In our future updates of this package, we are planning to include features to train a neural network. In every neural network, there are many weights that connect neurons between different layers. In a learning process, performance of the neural network is improved by finding the optimal weights. Neural networks are able to gradually increase accuracy with every training session, this can be accomplished by the process of gradient descent.
To achieve this in our future version, we will construct a multi-layer neural network, similar to what we did in pair programming of this course. As we mentioned earlier, in gradient descent algorithm, our goal is to minimize the objective function of a differentiable function, which in this case is the loss function of the neural network.

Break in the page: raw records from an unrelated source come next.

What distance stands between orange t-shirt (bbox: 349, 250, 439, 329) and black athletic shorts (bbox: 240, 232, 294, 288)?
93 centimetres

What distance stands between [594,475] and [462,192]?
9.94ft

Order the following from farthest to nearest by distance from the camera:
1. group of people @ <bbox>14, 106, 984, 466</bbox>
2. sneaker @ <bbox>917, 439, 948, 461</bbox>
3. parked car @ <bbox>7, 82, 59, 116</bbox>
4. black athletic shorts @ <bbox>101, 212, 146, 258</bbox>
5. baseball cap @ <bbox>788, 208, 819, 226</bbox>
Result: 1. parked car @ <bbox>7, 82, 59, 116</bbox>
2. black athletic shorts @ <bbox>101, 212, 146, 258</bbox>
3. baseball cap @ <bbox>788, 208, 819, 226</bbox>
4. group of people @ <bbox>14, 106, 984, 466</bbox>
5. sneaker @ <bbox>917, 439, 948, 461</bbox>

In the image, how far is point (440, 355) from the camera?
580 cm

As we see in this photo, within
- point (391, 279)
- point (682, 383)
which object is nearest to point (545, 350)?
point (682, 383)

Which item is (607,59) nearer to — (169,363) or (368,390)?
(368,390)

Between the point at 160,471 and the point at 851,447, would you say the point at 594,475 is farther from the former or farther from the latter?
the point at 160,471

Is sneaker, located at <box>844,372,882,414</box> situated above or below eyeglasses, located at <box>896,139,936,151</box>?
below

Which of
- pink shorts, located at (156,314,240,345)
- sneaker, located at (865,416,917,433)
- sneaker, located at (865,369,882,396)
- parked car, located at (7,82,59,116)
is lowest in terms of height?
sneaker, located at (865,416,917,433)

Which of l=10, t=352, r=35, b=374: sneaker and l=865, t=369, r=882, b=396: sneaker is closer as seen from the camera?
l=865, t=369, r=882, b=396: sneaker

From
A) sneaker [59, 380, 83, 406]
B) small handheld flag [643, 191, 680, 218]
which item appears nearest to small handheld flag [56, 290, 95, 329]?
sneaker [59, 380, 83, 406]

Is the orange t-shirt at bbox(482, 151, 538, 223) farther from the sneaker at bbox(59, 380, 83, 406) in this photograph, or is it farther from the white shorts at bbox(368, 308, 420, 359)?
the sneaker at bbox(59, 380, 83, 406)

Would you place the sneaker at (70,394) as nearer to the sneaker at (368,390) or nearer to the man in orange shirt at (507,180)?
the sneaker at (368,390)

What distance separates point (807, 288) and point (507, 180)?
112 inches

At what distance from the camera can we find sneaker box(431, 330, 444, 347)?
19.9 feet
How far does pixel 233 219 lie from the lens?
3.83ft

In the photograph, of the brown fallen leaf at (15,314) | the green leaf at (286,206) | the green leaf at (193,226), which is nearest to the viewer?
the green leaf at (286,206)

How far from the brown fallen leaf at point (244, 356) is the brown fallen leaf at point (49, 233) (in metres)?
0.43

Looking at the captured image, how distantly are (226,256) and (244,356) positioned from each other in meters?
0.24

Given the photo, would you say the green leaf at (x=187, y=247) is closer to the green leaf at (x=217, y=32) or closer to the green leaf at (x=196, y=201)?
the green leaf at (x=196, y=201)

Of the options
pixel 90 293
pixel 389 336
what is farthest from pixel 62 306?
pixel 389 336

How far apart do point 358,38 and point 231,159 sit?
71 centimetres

Since we’ve included gradient descent in our current version, we are just one step away from applying it to optimize the loss on a neural network.
Below is an overview of the neural network training in an optimization setup.
-
Objective Function: Loss Function
$\mathcal{L}(\vec{\omega_i}, \vec{x}, \vec{y})$ -
Parameters:
-
$\vec{\omega_i}$ , weights vector in iteration$i=1,2,\cdots,n$ -
$\alpha$ , learning rate
-
-
Variables:
${\vec{x}, \vec{y}}$ , training dataset -
Iterative Algorithm:
$\vec{\omega_{i+1}}=\vec{\omega_i}-\alpha \nabla_{\vec{\omega}}\mathcal{L}(\vec{\omega_i}, \vec{x}, \vec{y})$
Our objective loss function
With an initial guess, we need to iteratively update weight vector until it converges, which indicates minimum loss function achieved. This iterative algorithm can be achieved by using the gradient descent method, which we already had in the current version.